Viewing the image through red-blue glasses produces a 3-D effect.

To mark the Opportunity rover’s 1,000th Martian day of operation, NASA has released a panorama of the crater that the robot is currently exploring – and you’ve got to see this 8-meg bad boy in 3-D. So dig out the red-blue glasses and take a virtual field trip to Mars.

The wide-angle view looking down into Victoria Crater was actually taken more than a month ago, back on Sol 959 (a sol is the Martian day, equal to 24 hours, 39 minutes and 35 seconds). But Opportunity hasn't wandered away from Victoria - it's continuing to survey the half-mile-wide (800-meter-wide) crater's rim, looking for the best place to venture down into the dune-covered interior.

Victoria's big attraction is the layered bedrock on the way down. The crater is about 230 feet (70 meters deep), which should provide an unprecedented opportunity to analyze the Red Planet's geological history in depth. If Opportunity's luck holds up, it will likely still be working on the rock analysis when it marks its third full Earth year on Mars, next Jan. 24. As I've said for months: Not bad for a mission that was originally scheduled to last just 90 days.

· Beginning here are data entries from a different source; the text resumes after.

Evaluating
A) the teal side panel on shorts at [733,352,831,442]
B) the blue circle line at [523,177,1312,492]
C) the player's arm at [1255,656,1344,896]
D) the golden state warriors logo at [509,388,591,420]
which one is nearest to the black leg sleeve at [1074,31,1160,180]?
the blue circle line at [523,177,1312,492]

The Spirit rover, Opportunity's twin on the other side of the planet, marked its 1,000-sol milestone a couple of weeks ago - and it's still making scientific observations in place while it waits for the winter sunshine to strengthen. Once the solar-powered Spirit starts generating enough power to support mobile operations again, it will head back toward a feature called Home Plate to study some deposits that have been intriguing scientists for months.

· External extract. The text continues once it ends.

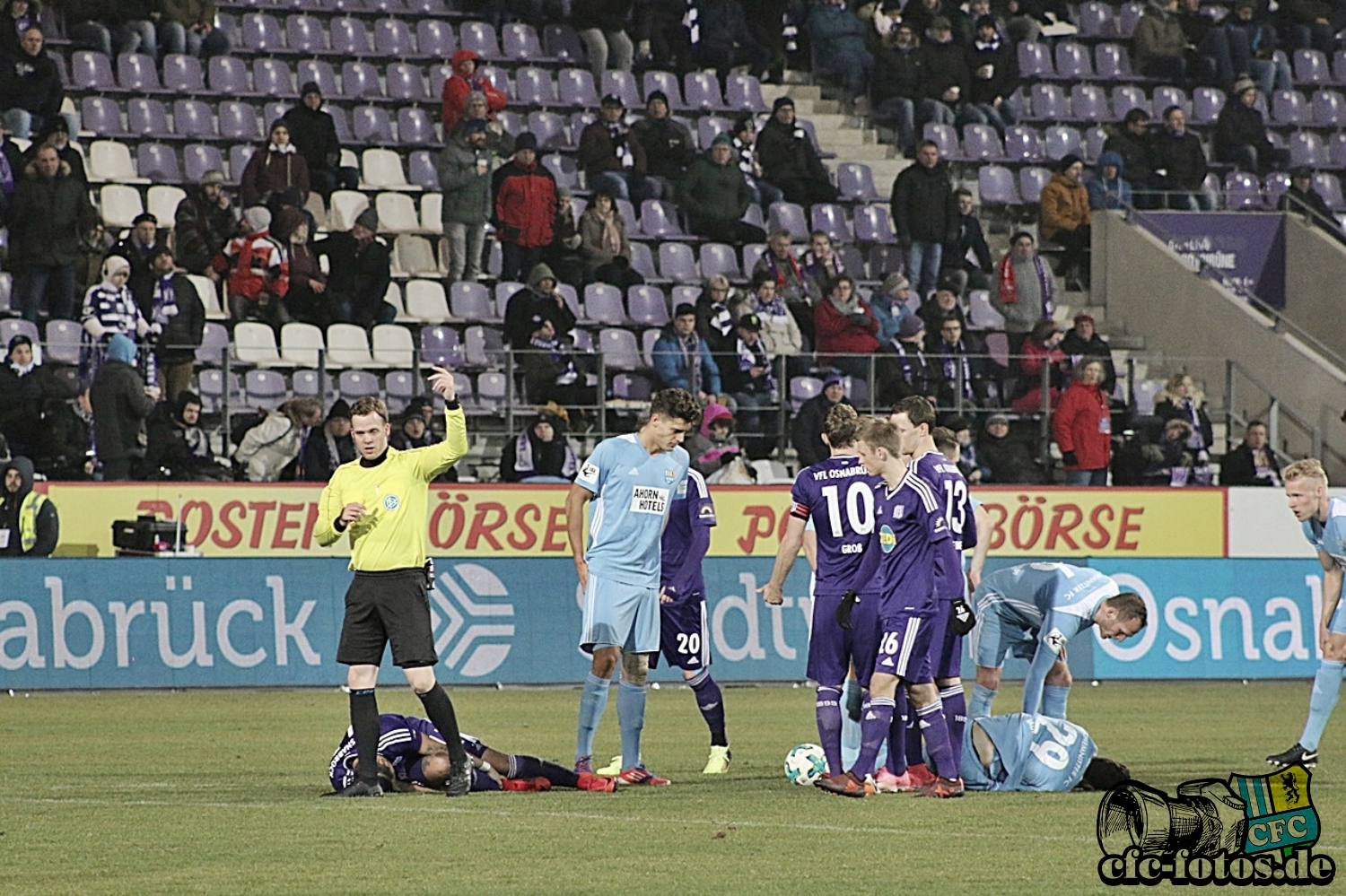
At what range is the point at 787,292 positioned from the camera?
88.2 feet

Now, about those 3-D glasses: The rovers have produced scores of stereo images that have been converted to anaglyphs - that is, pictures that create the illusion of 3-D perspective when viewed with the kinds of red-blue spectacles associated with bad sci-fi flicks.

I've grown accustomed to carrying a cardboard pair of 3-D glasses with me wherever I go, just in case I run into an anaglyph I can't resist (or someone I need to impress with my geekitude). You should be able to find the spectacles at novelty stores, and NASA's STEREO mission even provides directions for making your own. If you really want to impress your geek friends, you might want to get something more durable than cardboard.

You can use these glasses for much more than the Mars missions: Eventually, the STEREO spacecraft will be providing 3-D images of the sun, and there are already some practice images up on the STEREO Web site. Besides, you never know when "The Creature From the Black Lagoon" will make a reappearance.